Estimating the lateral mechanical properties of the TM by finite element analysis and lateral force spectroscopy. (A) The finite element analysis model. The indentation depth, lateral displacement, as well as the indenter size and shape are similar to their experimental counterparts. In this model, a 2-μm spherical indenter located 150 nm inside the TM is displaced laterally from its starting position (blue) to a 0.5-μm distant final position (white wireframe). Colors represent the total stress distribution in the TM model after the displacement. The size of the TM model was sufficiently large to exclude edge effects even under maximal strain. (B) Simulated (dots) versus experimental (solid line) lateral force curves for the TM. The experimental lateral force curve was measured on a TM sample isolated from the basal region of the cochlea. A normal Young's modulus of 300 kPa was obtained from an indentation-type experiment. Best fit was achieved after optimization of the lateral mechanical properties of the model TM.
According to our FE analysis (Table 1), the TM is ∼1.5-fold stiffer along the axis that is perpendicular to its radial direction (Ey) than along its radial axis (Ex). Lateral stiffness measurements indicate that the difference between the parallel and perpendicular orientations is smaller and statistically insignificant (Fig. 3). This apparent discrepancy arises from a limitation in our lateral force measurements. To switch from measuring the lateral stiffness values along the radial (x) direction to measuring them along the perpendicular (y) direction, the TM sample must be rotated by 90°. This technical limitation makes measurements of the lateral stiffness along both orientations from a single position impossible. As a result, the averaged lateral stiffness values shown in Fig. 3 represent independent sets of data acquired from different locations and often from several TM samples. By contrast, the FE models are optimized to fit lateral force curves that represent a set of material properties representing a single position. To resolve this inconsistency, we calculated a probability distribution function of perpendicular to parallel lateral force ratios for each of the three measured longitudinal regions (Supplementary Material, Fig. S1). In support with our FE analysis results, we find that the probability of obtaining a measured stiffness ratio of above 1.2 is >50%. More importantly, the FE analysis results indicate that, along the entire length of the TM, both lateral moduli (Ex, Ey) are significantly lower than the normal modulus (Ez).
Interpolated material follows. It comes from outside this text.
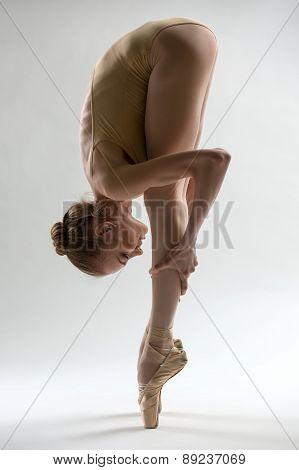 Fragile ballerina takes a deep slope forward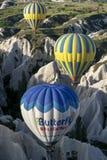 热空气气球通过美好的卡帕多细亚风景漂浮靠近Goreme镇在土耳其在日出 库存照片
The lateral modulus Ex (parallel to the TM radial direction) is ∼6.7, 4, and 2.5 times lower than the normal modulus in the basal, midturn, and apical regions, respectively.
TABLE 1.
Summary of the mechanical properties of the TM
| Longitudinal position | Young's modulus (kPa)
|
||
|---|---|---|---|
| Ex | Ey | Ez | |
| Apical | 11 | 16 | 28 |
| Midturn | 18 | 31 | 73 |
| Basal | 45 | 75 | 300 |
The lateral Young's moduli, Ex and Ey, are obtained by optimizing the finite element model for lateral force spectroscopy to the experimental measurements. The normal Young's modulus, Ez, is derived from the normal indentation experiment by fitting a modified Hertz model.
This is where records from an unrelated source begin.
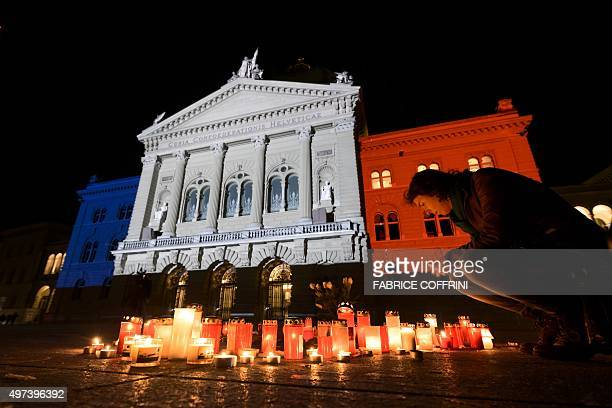 A woman looks at candles in front of the Swiss House of Parliament illuminated with the colours of the French national flag on November 16 2015 in...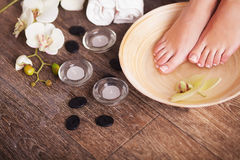 Female feet with drops of water, spa bowls, towels, flowers and candles. Female feet with drops of water, spa bowls, towels, flowers and candles Royalty Free Stock Images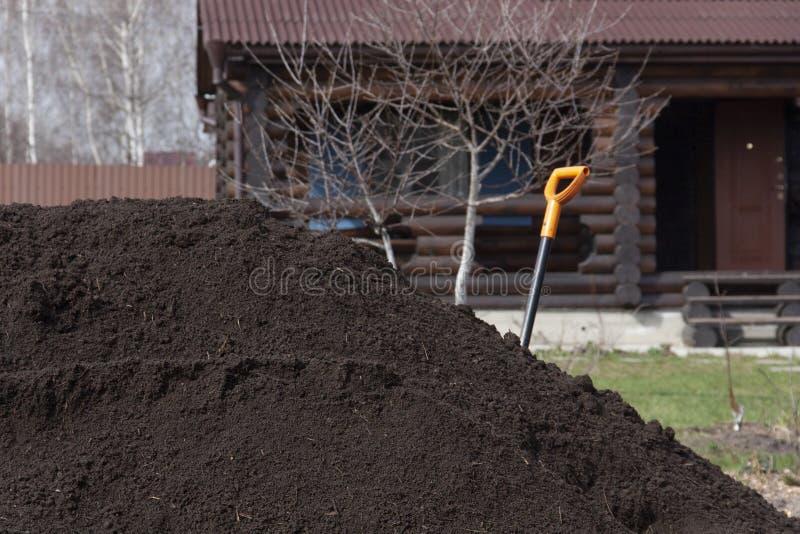 Pilha da terra f?rtil no fundo da casa da vila imagem de stock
It is possible, however, that the observed differences in stiffness between the lateral and normal directions are affected by the fact that different experimental methods were used to obtain them (indentation versus lateral force). To exclude this possibility, we characterized the mechanical properties of a series of polydimethyl siloxane (PDMS) samples with different stiffness values using both experimental methods (Fig. 5 shows one example). The isotropic material properties of the samples were confirmed by a tensile tester. Normal modulus values obtained by AFM indentation experiments perfectly agreed with those obtained from the tensile test. Analysis of the lateral moduli showed that, for all samples, the FE-model-derived Ex was equal to Ey, and they were both slightly larger than the Hertz-model-derived Ez by a factor ranging from 1.1 to 1.7.
FIGURE 5.
Estimating the mechanical properties in the lateral direction of an isotropic PDMS sample by lateral force spectroscopy and finite-element analysis. Experimental lateral force measurements (solid line) were then obtained at an indentation of 150 nm. Thereafter, a simulation of the lateral force measurements (open circles) was carried out using the finite element method, with the PDMS mold being modeled as an anisotropic material characterized by three independent Young's moduli (Ex, Ey, and Ez), where Ez is set at the experimentally determined value of 420 kPa. Best fit between the experimental and simulated lateral force curves was achieved when the lateral stiffness moduli of the simulation model were set at Ex = Ey = 700 kPa (this being only 1.7 times the value of Ez).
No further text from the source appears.